• Aim of the exercise:
The answer is the full set of records, given again exactly and without images.

• Records shown:
-- -- --
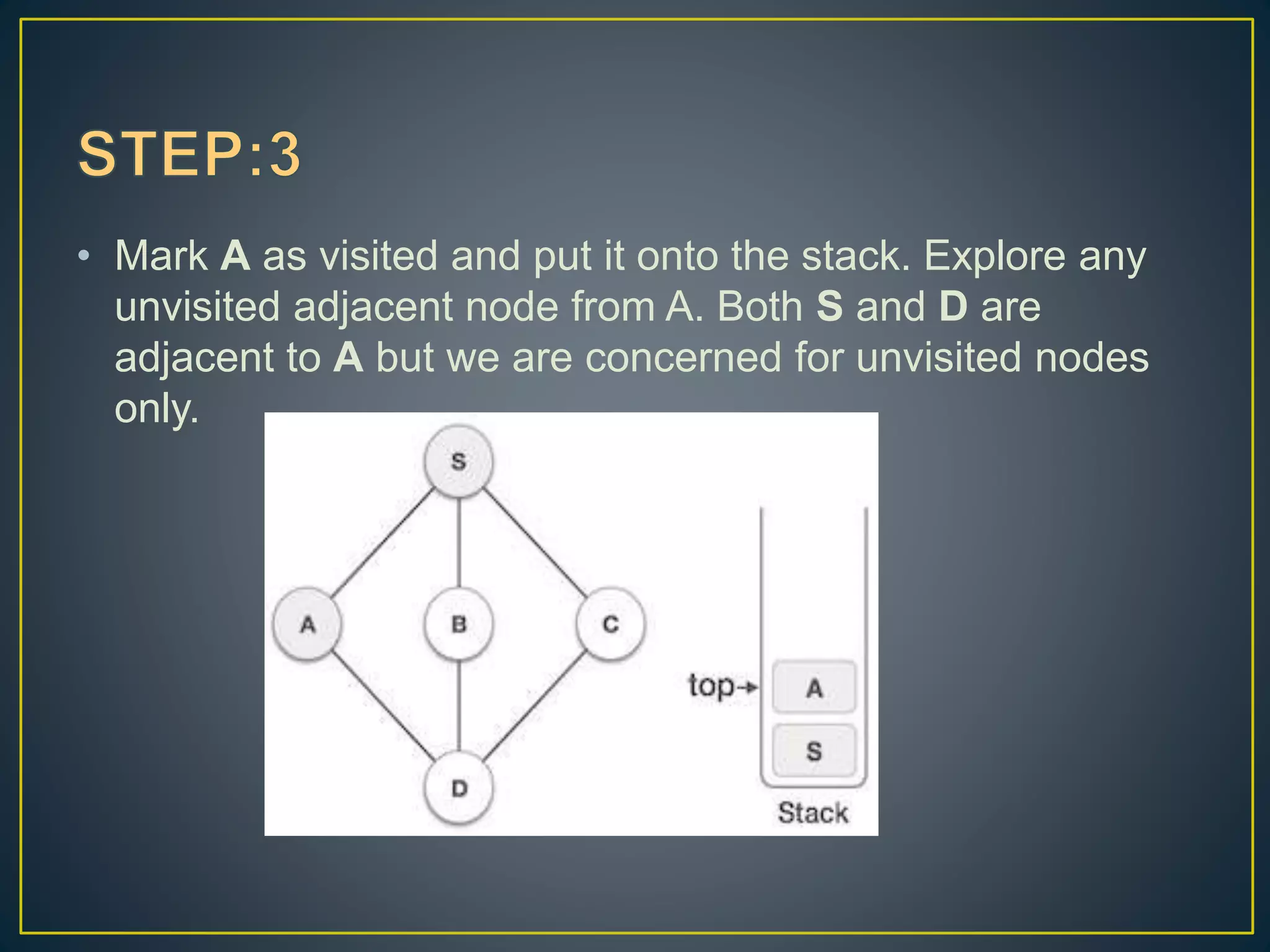 STEP:3

• Mark A as visited and put it onto the stack. Explore any unvisited adjacent node from A. Both S and D are adjacent to A but we are concerned for unvisited nodes only.

S
A
B
C
D
top→
A
S
Stack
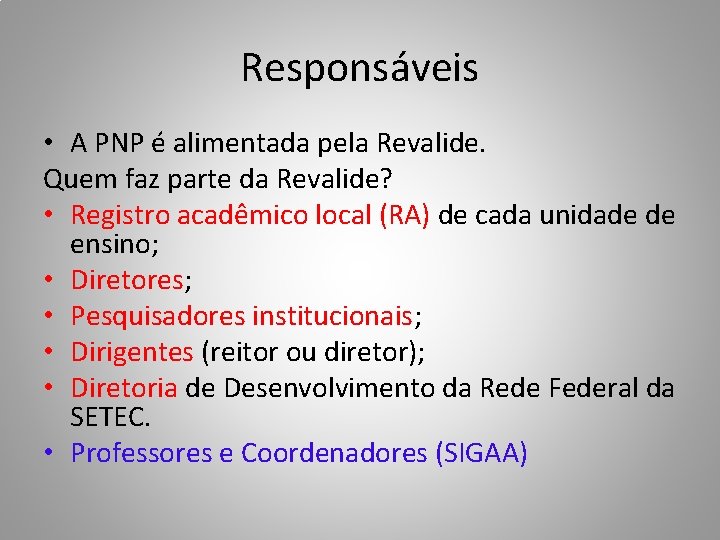 Responsáveis

• A PNP é alimentada pela Revalide.
Quem faz parte da Revalide?
• Registro acadêmico local (RA) de cada unidade de ensino;
• Diretores;
• Pesquisadores institucionais;
• Dirigentes (reitor ou diretor);
• Diretoria de Desenvolvimento da Rede Federal da SETEC.
• Professores e Coordenadores (SIGAA)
-- -- --
• Exercise result:
 STEP:3

• Mark A as visited and put it onto the stack. Explore any unvisited adjacent node from A. Both S and D are adjacent to A but we are concerned for unvisited nodes only.

S
A
B
C
D
top→
A
S
Stack
 Responsáveis

• A PNP é alimentada pela Revalide.
Quem faz parte da Revalide?
• Registro acadêmico local (RA) de cada unidade de ensino;
• Diretores;
• Pesquisadores institucionais;
• Dirigentes (reitor ou diretor);
• Diretoria de Desenvolvimento da Rede Federal da SETEC.
• Professores e Coordenadores (SIGAA)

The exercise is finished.